__Data entries__.
--------

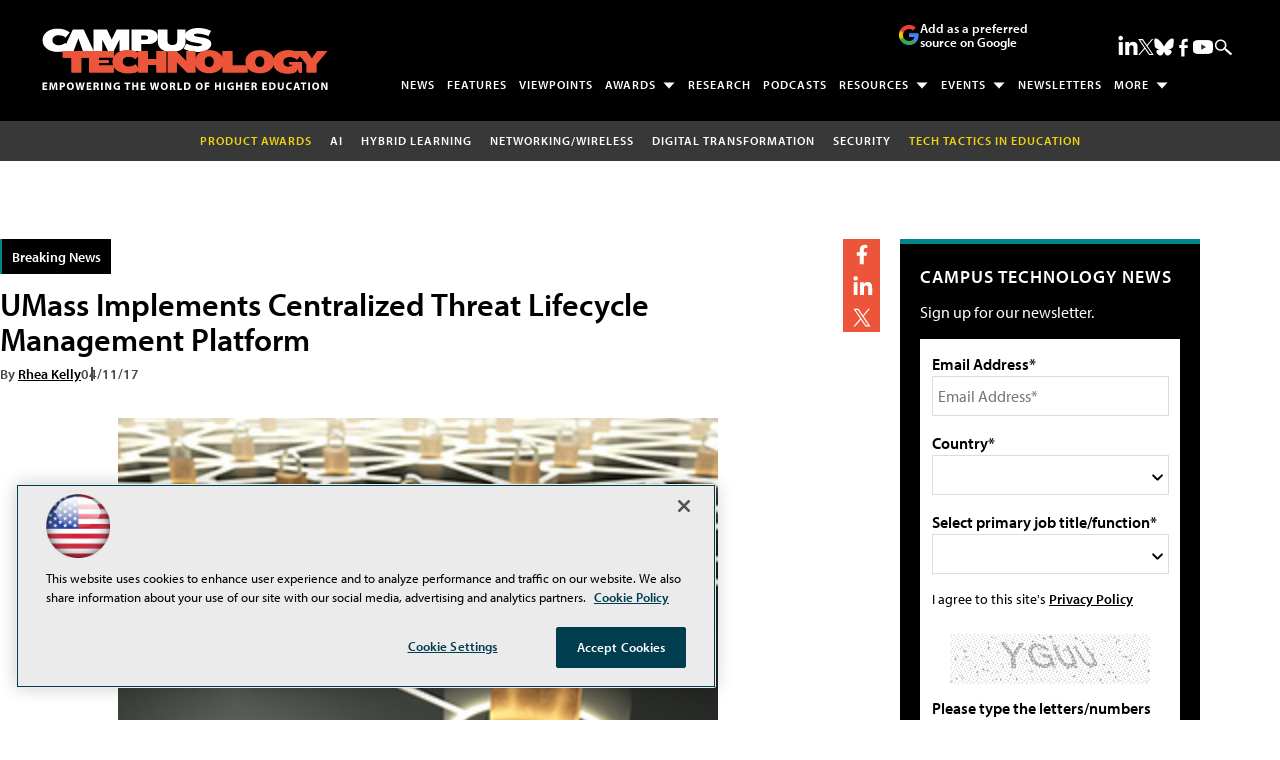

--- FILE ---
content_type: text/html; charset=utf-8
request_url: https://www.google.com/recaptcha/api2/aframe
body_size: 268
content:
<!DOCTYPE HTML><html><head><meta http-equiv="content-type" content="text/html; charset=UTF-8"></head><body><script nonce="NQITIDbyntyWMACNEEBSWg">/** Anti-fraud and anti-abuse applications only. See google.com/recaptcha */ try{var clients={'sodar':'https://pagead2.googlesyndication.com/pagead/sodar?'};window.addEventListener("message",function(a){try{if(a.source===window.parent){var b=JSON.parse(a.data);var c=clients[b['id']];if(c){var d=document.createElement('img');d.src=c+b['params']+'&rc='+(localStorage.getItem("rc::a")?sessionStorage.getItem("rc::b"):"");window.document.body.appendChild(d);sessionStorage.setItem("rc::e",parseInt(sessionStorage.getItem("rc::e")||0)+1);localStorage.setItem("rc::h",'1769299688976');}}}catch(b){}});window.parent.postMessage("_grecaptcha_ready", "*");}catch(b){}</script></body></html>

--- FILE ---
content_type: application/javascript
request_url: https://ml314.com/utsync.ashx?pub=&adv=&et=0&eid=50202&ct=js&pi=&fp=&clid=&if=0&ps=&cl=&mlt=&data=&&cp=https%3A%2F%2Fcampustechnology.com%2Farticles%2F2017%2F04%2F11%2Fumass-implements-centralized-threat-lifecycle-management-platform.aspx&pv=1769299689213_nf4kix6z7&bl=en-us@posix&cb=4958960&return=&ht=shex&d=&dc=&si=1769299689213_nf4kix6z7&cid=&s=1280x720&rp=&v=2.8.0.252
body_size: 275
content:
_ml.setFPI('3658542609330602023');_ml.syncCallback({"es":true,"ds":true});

--------

__Exercise brief__.
Would you provide an exact, picture-free copy of the data above?

__Task output__.
--- FILE ---
content_type: text/html; charset=utf-8
request_url: https://www.google.com/recaptcha/api2/aframe
body_size: 268
content:
<!DOCTYPE HTML><html><head><meta http-equiv="content-type" content="text/html; charset=UTF-8"></head><body><script nonce="NQITIDbyntyWMACNEEBSWg">/** Anti-fraud and anti-abuse applications only. See google.com/recaptcha */ try{var clients={'sodar':'https://pagead2.googlesyndication.com/pagead/sodar?'};window.addEventListener("message",function(a){try{if(a.source===window.parent){var b=JSON.parse(a.data);var c=clients[b['id']];if(c){var d=document.createElement('img');d.src=c+b['params']+'&rc='+(localStorage.getItem("rc::a")?sessionStorage.getItem("rc::b"):"");window.document.body.appendChild(d);sessionStorage.setItem("rc::e",parseInt(sessionStorage.getItem("rc::e")||0)+1);localStorage.setItem("rc::h",'1769299688976');}}}catch(b){}});window.parent.postMessage("_grecaptcha_ready", "*");}catch(b){}</script></body></html>

--- FILE ---
content_type: application/javascript
request_url: https://ml314.com/utsync.ashx?pub=&adv=&et=0&eid=50202&ct=js&pi=&fp=&clid=&if=0&ps=&cl=&mlt=&data=&&cp=https%3A%2F%2Fcampustechnology.com%2Farticles%2F2017%2F04%2F11%2Fumass-implements-centralized-threat-lifecycle-management-platform.aspx&pv=1769299689213_nf4kix6z7&bl=en-us@posix&cb=4958960&return=&ht=shex&d=&dc=&si=1769299689213_nf4kix6z7&cid=&s=1280x720&rp=&v=2.8.0.252
body_size: 275
content:
_ml.setFPI('3658542609330602023');_ml.syncCallback({"es":true,"ds":true});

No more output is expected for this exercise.